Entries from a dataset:
— start —

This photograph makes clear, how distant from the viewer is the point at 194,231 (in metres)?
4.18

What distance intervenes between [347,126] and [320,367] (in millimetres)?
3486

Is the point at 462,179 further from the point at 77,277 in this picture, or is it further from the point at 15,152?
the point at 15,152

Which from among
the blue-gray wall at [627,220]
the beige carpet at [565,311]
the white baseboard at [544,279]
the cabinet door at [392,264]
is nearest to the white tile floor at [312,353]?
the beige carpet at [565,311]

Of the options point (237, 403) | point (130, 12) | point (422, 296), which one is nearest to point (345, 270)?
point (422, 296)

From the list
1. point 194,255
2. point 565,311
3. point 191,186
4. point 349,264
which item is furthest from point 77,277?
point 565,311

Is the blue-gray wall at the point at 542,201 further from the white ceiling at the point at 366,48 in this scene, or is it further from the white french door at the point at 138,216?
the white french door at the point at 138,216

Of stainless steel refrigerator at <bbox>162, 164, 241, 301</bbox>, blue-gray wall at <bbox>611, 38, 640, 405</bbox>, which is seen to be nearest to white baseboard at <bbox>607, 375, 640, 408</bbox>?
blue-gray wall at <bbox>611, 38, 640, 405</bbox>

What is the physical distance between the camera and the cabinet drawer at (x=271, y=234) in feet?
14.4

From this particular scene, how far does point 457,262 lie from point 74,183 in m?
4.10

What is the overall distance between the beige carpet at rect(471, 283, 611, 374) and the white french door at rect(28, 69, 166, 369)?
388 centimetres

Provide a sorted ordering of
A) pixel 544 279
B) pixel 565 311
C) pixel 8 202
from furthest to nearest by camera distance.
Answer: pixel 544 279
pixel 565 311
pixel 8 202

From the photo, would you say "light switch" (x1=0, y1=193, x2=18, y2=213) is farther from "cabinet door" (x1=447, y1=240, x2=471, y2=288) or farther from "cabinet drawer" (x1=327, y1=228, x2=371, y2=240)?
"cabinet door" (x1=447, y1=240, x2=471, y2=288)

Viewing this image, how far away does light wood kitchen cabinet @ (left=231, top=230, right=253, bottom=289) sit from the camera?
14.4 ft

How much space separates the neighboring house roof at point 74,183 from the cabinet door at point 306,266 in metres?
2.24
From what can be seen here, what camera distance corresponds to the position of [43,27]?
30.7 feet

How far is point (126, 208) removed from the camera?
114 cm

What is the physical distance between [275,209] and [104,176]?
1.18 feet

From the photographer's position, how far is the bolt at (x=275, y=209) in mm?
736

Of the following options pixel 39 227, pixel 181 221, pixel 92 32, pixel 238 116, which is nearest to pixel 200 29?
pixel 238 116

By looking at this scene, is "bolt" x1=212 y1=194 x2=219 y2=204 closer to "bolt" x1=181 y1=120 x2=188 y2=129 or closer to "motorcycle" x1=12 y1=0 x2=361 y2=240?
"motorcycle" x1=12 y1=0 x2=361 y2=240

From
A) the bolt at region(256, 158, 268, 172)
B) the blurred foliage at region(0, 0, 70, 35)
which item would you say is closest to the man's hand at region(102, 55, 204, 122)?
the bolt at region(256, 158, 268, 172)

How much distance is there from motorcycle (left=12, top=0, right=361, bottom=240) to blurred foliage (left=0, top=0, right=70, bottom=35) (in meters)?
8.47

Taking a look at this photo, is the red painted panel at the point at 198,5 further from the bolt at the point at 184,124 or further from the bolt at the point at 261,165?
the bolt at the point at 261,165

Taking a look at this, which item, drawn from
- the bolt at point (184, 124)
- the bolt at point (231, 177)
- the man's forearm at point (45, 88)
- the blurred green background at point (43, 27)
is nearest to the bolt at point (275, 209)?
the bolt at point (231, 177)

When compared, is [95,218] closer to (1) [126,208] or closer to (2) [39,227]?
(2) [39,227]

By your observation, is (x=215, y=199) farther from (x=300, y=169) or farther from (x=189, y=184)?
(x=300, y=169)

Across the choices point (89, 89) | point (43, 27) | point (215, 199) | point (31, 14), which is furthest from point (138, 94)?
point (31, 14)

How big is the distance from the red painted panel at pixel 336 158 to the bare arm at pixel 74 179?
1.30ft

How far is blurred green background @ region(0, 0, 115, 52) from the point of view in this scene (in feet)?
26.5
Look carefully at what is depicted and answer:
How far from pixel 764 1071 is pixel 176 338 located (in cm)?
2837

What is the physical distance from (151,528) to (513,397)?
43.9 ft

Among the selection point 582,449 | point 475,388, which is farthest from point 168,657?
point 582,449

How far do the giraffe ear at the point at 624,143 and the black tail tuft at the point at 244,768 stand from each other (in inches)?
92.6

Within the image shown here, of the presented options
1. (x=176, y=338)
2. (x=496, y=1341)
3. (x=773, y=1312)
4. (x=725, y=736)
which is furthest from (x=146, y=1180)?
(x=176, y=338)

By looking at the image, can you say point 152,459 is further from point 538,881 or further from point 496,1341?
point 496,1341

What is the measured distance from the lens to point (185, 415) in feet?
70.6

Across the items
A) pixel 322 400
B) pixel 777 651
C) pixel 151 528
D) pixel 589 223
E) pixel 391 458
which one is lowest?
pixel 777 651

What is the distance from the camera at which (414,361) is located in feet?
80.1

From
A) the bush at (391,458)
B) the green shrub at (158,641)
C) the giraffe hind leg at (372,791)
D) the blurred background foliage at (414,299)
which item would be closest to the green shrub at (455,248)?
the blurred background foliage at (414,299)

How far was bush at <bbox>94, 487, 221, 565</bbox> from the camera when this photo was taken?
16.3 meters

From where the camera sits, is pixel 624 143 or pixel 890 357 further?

— end —

**DO THIS**. Return the listing above in full, character for character.

**FINISHED ANSWER**.
This photograph makes clear, how distant from the viewer is the point at 194,231 (in metres)?
4.18

What distance intervenes between [347,126] and [320,367] (in millimetres)?
3486

Is the point at 462,179 further from the point at 77,277 in this picture, or is it further from the point at 15,152?
the point at 15,152

Which from among
the blue-gray wall at [627,220]
the beige carpet at [565,311]
the white baseboard at [544,279]
the cabinet door at [392,264]
is nearest to the white tile floor at [312,353]?
the beige carpet at [565,311]

Of the options point (237, 403) | point (130, 12) | point (422, 296), which one is nearest to point (345, 270)?
point (422, 296)

From the list
1. point 194,255
2. point 565,311
3. point 191,186
4. point 349,264
which item is furthest from point 77,277?
point 565,311

Is the blue-gray wall at the point at 542,201 further from the white ceiling at the point at 366,48 in this scene, or is it further from the white french door at the point at 138,216?
the white french door at the point at 138,216

Of stainless steel refrigerator at <bbox>162, 164, 241, 301</bbox>, blue-gray wall at <bbox>611, 38, 640, 405</bbox>, which is seen to be nearest to white baseboard at <bbox>607, 375, 640, 408</bbox>?
blue-gray wall at <bbox>611, 38, 640, 405</bbox>

What is the physical distance between the camera and the cabinet drawer at (x=271, y=234) in feet?
14.4

From this particular scene, how far does point 457,262 lie from point 74,183 in m?
4.10

What is the overall distance between the beige carpet at rect(471, 283, 611, 374) and the white french door at rect(28, 69, 166, 369)?
388 centimetres

Provide a sorted ordering of
A) pixel 544 279
B) pixel 565 311
C) pixel 8 202
from furthest to nearest by camera distance.
Answer: pixel 544 279
pixel 565 311
pixel 8 202

From the photo, would you say "light switch" (x1=0, y1=193, x2=18, y2=213) is farther from "cabinet door" (x1=447, y1=240, x2=471, y2=288) or farther from "cabinet drawer" (x1=327, y1=228, x2=371, y2=240)?
"cabinet door" (x1=447, y1=240, x2=471, y2=288)

Viewing this image, how far away does light wood kitchen cabinet @ (left=231, top=230, right=253, bottom=289) sit from the camera?
14.4 ft

How much space separates the neighboring house roof at point 74,183 from the cabinet door at point 306,266 in metres?
2.24
From what can be seen here, what camera distance corresponds to the position of [43,27]?
30.7 feet

How far is point (126, 208) removed from the camera?
114 cm

What is the physical distance between [275,209] and [104,176]?
1.18 feet

From the photographer's position, how far is the bolt at (x=275, y=209) in mm?
736

Of the following options pixel 39 227, pixel 181 221, pixel 92 32, pixel 238 116, which is nearest to pixel 200 29?
pixel 238 116

By looking at this scene, is "bolt" x1=212 y1=194 x2=219 y2=204 closer to "bolt" x1=181 y1=120 x2=188 y2=129 or closer to "motorcycle" x1=12 y1=0 x2=361 y2=240?
"motorcycle" x1=12 y1=0 x2=361 y2=240

From
A) the bolt at region(256, 158, 268, 172)
B) the blurred foliage at region(0, 0, 70, 35)
which item would you say is closest to the man's hand at region(102, 55, 204, 122)?
the bolt at region(256, 158, 268, 172)

How much distance is there from motorcycle (left=12, top=0, right=361, bottom=240) to blurred foliage (left=0, top=0, right=70, bottom=35) (in meters)?
8.47

Taking a look at this photo, is the red painted panel at the point at 198,5 further from the bolt at the point at 184,124 or further from the bolt at the point at 261,165?
the bolt at the point at 261,165

Taking a look at this, which item, drawn from
- the bolt at point (184, 124)
- the bolt at point (231, 177)
- the man's forearm at point (45, 88)
- the blurred green background at point (43, 27)
is nearest to the bolt at point (275, 209)?
the bolt at point (231, 177)

When compared, is [95,218] closer to (1) [126,208] or closer to (2) [39,227]?
(2) [39,227]

By your observation, is (x=215, y=199) farther from (x=300, y=169) or farther from (x=189, y=184)?
(x=300, y=169)

Across the choices point (89, 89) | point (43, 27) | point (215, 199) | point (31, 14), which is furthest from point (138, 94)?
point (31, 14)

How big is the distance from the red painted panel at pixel 336 158 to the bare arm at pixel 74 179?
1.30ft

How far is blurred green background @ region(0, 0, 115, 52) from the point of view in this scene (in feet)?
26.5
Look carefully at what is depicted and answer:
How far from pixel 764 1071 is pixel 176 338 located (in cm)?
2837

What is the physical distance from (151,528) to (513,397)?
43.9 ft

Among the selection point 582,449 | point 475,388, which is farthest from point 168,657?
point 582,449

How far do the giraffe ear at the point at 624,143 and the black tail tuft at the point at 244,768 stand from each other (in inches)?
92.6

Within the image shown here, of the presented options
1. (x=176, y=338)
2. (x=496, y=1341)
3. (x=773, y=1312)
4. (x=725, y=736)
which is furthest from (x=146, y=1180)?
(x=176, y=338)

By looking at the image, can you say point 152,459 is further from point 538,881 or further from point 496,1341?
point 496,1341

What is the measured distance from the lens to point (185, 415) in feet?
70.6

Across the items
A) pixel 322 400
B) pixel 777 651
C) pixel 151 528
D) pixel 589 223
E) pixel 391 458
which one is lowest?
pixel 777 651

What is the distance from the camera at which (414,361) is located in feet?
80.1

From
A) the bush at (391,458)
B) the green shrub at (158,641)
C) the giraffe hind leg at (372,791)
D) the blurred background foliage at (414,299)
which item would be closest to the green shrub at (455,248)?
the blurred background foliage at (414,299)

How far was bush at <bbox>94, 487, 221, 565</bbox> from the camera when this photo was taken?
16.3 meters

From where the camera sits, is pixel 624 143 or pixel 890 357 further?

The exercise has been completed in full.